US regulators have found fault in one of the largest Cryptocurrency exchanges in the market. Coinbased have agreed to pay a $50M fine that was brought up upon them over violating anti-money laundering laws. These arrangements were settled with the New York State Department of Financial Serives, whereby Coinbase were also required to spend an additional $50M on KYC laws, compliance laws, and other regulatory laws they have been seen to overlook in the past.
Cryptocurrency firms are seen by the public as businesses that are bringing in billions of dollars. But in comparison when you think about what a Crypto Exchange’s purposes are, it is an investing firm. People invest their money and expect to make returns in the market through their investments, and those who lose their money, lose through fair means of price changes. Crypto investing is not as simple as gambling where the casino will earn profits off the customers losses. So to think these firms have millions to spend carelessly, on fines and compliance programs that really have no means in costing so much. To then expect that the firm won’t collapse and go bankrupt is ridiculous. The firms can’t withstand their costs, do fair business for their customers, and pay $100M over some regulations that were seen to be violated. Then once the firm fails, the founders, board of directions, and company are all blamed for the collapse, while regulators aren’t seen to be at fault at all for creating a system that makes it very hard for companies to grow in this sector.
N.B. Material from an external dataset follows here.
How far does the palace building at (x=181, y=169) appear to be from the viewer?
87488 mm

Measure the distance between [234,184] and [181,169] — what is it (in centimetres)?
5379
On the other hand, while regulators do make it hard for Crypto firms to grow, some activities these regulators prevent are serious. For example, Coinbase was the platform whereby a digital thief stole $150 million from a company by claiming to be an employee of that company when opening a Coinbase account.
The debate remains, where is the balance between regulation that helps our communities and over-regulating that destroys companies.